A judge ruled that the company had enough information based on Elauf’s headscarf at the job interview to know a conflict existed that required a religious accommodation. A jury awarded Elauf $20,000 in compensatory damages.

The company appealed. A panel of the Denver-based 10th US Circuit Court of Appeals reversed. The appeals court said that an employer could not be punished on a mere assumption about a possible religious conflict.

Instead, the appeals court said, an employee must inform the employer of a religious conflict to put the employer on notice of a clash between an otherwise neutral company policy and a worker’s religious practice.

In his brief to the high court, Solicitor General Donald Verrilli said that Abercrombie decided not to hire Elauf because of her religious headscarf. That is discrimination based on religion and is prohibited under Title VII of the Civil Rights Act, he said.

It didn’t matter that Elauf did not inform the company of the religious significance of her headscarf or request a religious accommodation, the solicitor general said. It was enough that Abercrombie officials understood that her head covering was tied to her religion.

“Discrimination against a job applicant based on what the employer correctly understands to be the applicant’s religious practice is ... core prohibited conduct,” he wrote in his brief to the court.

“By enacting Title VII, Congress sought to eliminate decisionmaking based on particular aspects of identity [like religion] that Congress deemed categorically improper grounds for hiring decisions,” the solicitor general said.

“The court of appeals’ rule would undermine this objective, by permitting employers to choose job applicants based on one of the attributes that Congress sought to remove from hiring processes,” he said.
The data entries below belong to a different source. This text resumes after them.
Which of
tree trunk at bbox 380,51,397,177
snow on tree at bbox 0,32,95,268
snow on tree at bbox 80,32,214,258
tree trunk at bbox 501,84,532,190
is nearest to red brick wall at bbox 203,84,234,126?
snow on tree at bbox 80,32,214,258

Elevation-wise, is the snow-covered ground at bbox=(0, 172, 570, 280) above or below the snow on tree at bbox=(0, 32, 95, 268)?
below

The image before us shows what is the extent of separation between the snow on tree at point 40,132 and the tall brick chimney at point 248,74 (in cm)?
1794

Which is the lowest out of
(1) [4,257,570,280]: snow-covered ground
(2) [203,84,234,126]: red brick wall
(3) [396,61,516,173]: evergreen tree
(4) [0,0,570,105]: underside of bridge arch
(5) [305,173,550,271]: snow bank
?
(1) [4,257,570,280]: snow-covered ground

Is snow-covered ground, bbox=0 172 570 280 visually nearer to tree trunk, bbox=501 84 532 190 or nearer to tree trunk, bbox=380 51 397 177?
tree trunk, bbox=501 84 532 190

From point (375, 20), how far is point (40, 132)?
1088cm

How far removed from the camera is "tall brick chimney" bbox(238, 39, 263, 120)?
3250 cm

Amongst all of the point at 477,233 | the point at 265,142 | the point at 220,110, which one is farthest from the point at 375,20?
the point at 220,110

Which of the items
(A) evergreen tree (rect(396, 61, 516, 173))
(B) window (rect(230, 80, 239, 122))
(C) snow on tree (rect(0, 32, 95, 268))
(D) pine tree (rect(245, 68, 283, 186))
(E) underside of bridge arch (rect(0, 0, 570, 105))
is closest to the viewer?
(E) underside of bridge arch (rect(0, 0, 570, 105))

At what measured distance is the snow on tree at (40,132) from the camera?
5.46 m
“While applicants have superior knowledge of their religious beliefs, employers have superior knowledge of work rules,” Verrilli said. “Employers who suspect a possible religious conflict can simply advise an applicant of the relevant work rules and ask whether (and why) the applicant would be unable to comply,” he said.

Abercrombie argues in its brief that the company’s required dress code for sales clerks was tied to Abercrombie’s strong brand identity and its strategy to use members of its sales staff as walking, in-store advertisements.

Maintaining a dress code that applies to all employees is not religious discrimination, the company argues. And employers cannot be held liable for violating anti-discrimination laws simply because the company correctly assumed that an aspect of a job applicant’s apparel is religiously significant.

“The EEOC says that Abercrombie … subjected Elauf to disparate treatment ‘because of’ her religion by subjecting her to the same policy as non-religious applicants or employees who wear head coverings for cultural, political, or aesthetic reasons,” Shay Dvoretzky wrote in the Abercrombie brief.

“This is a bizarre position,” Mr. Dvoretzky said. “Intentional discrimination occurs when a decision is made because of, not in spite of, the protected trait.”

It is not enough for company officials to have suspected Elauf wore her headscarf for religious reasons. To hold the company responsible for religious discrimination, there must be actual knowledge rather than a mere assumption, the lawyer said.

Someone must initiate the request for an accommodation, and employees or job applicants are usually better suited to do so, the Abercrombie brief says.

The Elauf case isn’t the first time Abercrombie has faced litigation over an employee seeking to wear a headscarf.

The company fired 19-year-old Hani Khan four months after she started working at a Hollister store (owned by Abercrombie) in San Mateo, Calif., in 2009. After a federal judge ruled in Ms. Khan’s favor, the company settled the case, paying Khan $48,000.

Abercrombie also agreed to pay Halla Banafa $23,000 to settle a claim that the company discriminated against her by refusing to hire her for a position in a Milpitas, Calif., Abercrombie Kids store in 2008. Ms. Banafa, then 18, wore a colorful headscarf to the job interview, but was rejected because the headscarf did not comply with the company’s dress code. 

The current case is EEOC v. Abercrombie & Fitch Stores, Inc. (14-86). A decision is expected by late June.